• [EXERCISE BRIEF] Each line below is to be written out in full, exactly as shown.

(Records excerpted from a collection)
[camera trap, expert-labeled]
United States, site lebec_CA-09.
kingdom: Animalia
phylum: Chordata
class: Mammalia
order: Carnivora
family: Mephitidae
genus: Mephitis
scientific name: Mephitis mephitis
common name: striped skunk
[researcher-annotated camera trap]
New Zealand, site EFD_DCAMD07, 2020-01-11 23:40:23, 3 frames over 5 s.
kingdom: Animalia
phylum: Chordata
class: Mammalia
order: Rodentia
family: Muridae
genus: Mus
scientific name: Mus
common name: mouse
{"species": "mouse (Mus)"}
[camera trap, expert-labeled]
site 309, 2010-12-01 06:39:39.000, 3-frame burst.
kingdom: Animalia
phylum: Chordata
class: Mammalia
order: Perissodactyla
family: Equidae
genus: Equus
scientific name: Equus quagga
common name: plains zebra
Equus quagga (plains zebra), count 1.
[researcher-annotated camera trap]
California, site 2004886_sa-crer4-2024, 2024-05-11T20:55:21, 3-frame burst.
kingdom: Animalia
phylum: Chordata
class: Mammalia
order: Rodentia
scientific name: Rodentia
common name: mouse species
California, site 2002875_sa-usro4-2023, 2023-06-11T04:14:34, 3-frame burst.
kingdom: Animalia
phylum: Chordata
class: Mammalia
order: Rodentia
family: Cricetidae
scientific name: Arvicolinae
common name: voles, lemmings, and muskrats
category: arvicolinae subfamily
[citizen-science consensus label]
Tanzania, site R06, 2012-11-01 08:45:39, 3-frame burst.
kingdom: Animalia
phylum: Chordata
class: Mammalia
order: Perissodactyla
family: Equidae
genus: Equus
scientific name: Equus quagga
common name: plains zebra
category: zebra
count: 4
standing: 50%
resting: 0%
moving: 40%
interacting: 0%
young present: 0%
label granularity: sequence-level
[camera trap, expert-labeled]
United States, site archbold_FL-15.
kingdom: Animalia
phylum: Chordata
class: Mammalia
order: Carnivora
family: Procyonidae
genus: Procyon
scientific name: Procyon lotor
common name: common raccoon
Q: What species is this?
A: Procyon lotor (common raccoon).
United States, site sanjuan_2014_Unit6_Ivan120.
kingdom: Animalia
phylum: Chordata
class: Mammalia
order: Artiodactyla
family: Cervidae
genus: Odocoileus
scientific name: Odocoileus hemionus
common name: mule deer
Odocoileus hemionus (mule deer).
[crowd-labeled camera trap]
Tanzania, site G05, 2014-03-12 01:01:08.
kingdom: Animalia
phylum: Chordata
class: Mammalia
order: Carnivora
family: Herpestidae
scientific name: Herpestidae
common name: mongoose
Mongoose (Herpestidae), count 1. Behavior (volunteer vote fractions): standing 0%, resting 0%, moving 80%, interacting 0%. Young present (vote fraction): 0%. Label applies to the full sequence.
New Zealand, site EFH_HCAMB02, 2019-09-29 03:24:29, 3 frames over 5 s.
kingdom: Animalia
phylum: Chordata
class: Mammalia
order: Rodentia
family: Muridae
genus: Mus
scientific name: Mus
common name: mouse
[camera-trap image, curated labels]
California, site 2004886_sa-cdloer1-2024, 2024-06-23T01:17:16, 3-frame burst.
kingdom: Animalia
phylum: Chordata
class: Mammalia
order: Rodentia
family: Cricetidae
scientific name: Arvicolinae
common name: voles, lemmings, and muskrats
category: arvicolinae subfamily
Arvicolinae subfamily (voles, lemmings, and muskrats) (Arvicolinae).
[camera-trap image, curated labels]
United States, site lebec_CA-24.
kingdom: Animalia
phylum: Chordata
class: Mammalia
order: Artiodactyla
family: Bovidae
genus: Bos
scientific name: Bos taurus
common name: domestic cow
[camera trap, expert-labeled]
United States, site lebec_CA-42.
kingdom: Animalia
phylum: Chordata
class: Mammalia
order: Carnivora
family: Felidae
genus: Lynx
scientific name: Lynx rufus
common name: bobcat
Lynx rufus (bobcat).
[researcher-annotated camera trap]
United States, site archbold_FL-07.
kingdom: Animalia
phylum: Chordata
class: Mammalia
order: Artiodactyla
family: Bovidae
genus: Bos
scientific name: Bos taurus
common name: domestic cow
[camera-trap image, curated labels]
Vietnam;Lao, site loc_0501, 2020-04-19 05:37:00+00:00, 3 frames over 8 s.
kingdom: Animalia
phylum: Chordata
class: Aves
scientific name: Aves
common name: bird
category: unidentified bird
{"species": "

• [WRITTEN RESPONSE]
[camera trap, expert-labeled]
United States, site lebec_CA-09.
kingdom: Animalia
phylum: Chordata
class: Mammalia
order: Carnivora
family: Mephitidae
genus: Mephitis
scientific name: Mephitis mephitis
common name: striped skunk
[researcher-annotated camera trap]
New Zealand, site EFD_DCAMD07, 2020-01-11 23:40:23, 3 frames over 5 s.
kingdom: Animalia
phylum: Chordata
class: Mammalia
order: Rodentia
family: Muridae
genus: Mus
scientific name: Mus
common name: mouse
{"species": "mouse (Mus)"}
[camera trap, expert-labeled]
site 309, 2010-12-01 06:39:39.000, 3-frame burst.
kingdom: Animalia
phylum: Chordata
class: Mammalia
order: Perissodactyla
family: Equidae
genus: Equus
scientific name: Equus quagga
common name: plains zebra
Equus quagga (plains zebra), count 1.
[researcher-annotated camera trap]
California, site 2004886_sa-crer4-2024, 2024-05-11T20:55:21, 3-frame burst.
kingdom: Animalia
phylum: Chordata
class: Mammalia
order: Rodentia
scientific name: Rodentia
common name: mouse species
California, site 2002875_sa-usro4-2023, 2023-06-11T04:14:34, 3-frame burst.
kingdom: Animalia
phylum: Chordata
class: Mammalia
order: Rodentia
family: Cricetidae
scientific name: Arvicolinae
common name: voles, lemmings, and muskrats
category: arvicolinae subfamily
[citizen-science consensus label]
Tanzania, site R06, 2012-11-01 08:45:39, 3-frame burst.
kingdom: Animalia
phylum: Chordata
class: Mammalia
order: Perissodactyla
family: Equidae
genus: Equus
scientific name: Equus quagga
common name: plains zebra
category: zebra
count: 4
standing: 50%
resting: 0%
moving: 40%
interacting: 0%
young present: 0%
label granularity: sequence-level
[camera trap, expert-labeled]
United States, site archbold_FL-15.
kingdom: Animalia
phylum: Chordata
class: Mammalia
order: Carnivora
family: Procyonidae
genus: Procyon
scientific name: Procyon lotor
common name: common raccoon
Q: What species is this?
A: Procyon lotor (common raccoon).
United States, site sanjuan_2014_Unit6_Ivan120.
kingdom: Animalia
phylum: Chordata
class: Mammalia
order: Artiodactyla
family: Cervidae
genus: Odocoileus
scientific name: Odocoileus hemionus
common name: mule deer
Odocoileus hemionus (mule deer).
[crowd-labeled camera trap]
Tanzania, site G05, 2014-03-12 01:01:08.
kingdom: Animalia
phylum: Chordata
class: Mammalia
order: Carnivora
family: Herpestidae
scientific name: Herpestidae
common name: mongoose
Mongoose (Herpestidae), count 1. Behavior (volunteer vote fractions): standing 0%, resting 0%, moving 80%, interacting 0%. Young present (vote fraction): 0%. Label applies to the full sequence.
New Zealand, site EFH_HCAMB02, 2019-09-29 03:24:29, 3 frames over 5 s.
kingdom: Animalia
phylum: Chordata
class: Mammalia
order: Rodentia
family: Muridae
genus: Mus
scientific name: Mus
common name: mouse
[camera-trap image, curated labels]
California, site 2004886_sa-cdloer1-2024, 2024-06-23T01:17:16, 3-frame burst.
kingdom: Animalia
phylum: Chordata
class: Mammalia
order: Rodentia
family: Cricetidae
scientific name: Arvicolinae
common name: voles, lemmings, and muskrats
category: arvicolinae subfamily
Arvicolinae subfamily (voles, lemmings, and muskrats) (Arvicolinae).
[camera-trap image, curated labels]
United States, site lebec_CA-24.
kingdom: Animalia
phylum: Chordata
class: Mammalia
order: Artiodactyla
family: Bovidae
genus: Bos
scientific name: Bos taurus
common name: domestic cow
[camera trap, expert-labeled]
United States, site lebec_CA-42.
kingdom: Animalia
phylum: Chordata
class: Mammalia
order: Carnivora
family: Felidae
genus: Lynx
scientific name: Lynx rufus
common name: bobcat
Lynx rufus (bobcat).
[researcher-annotated camera trap]
United States, site archbold_FL-07.
kingdom: Animalia
phylum: Chordata
class: Mammalia
order: Artiodactyla
family: Bovidae
genus: Bos
scientific name: Bos taurus
common name: domestic cow
[camera-trap image, curated labels]
Vietnam;Lao, site loc_0501, 2020-04-19 05:37:00+00:00, 3 frames over 8 s.
kingdom: Animalia
phylum: Chordata
class: Aves
scientific name: Aves
common name: bird
category: unidentified bird
{"species": "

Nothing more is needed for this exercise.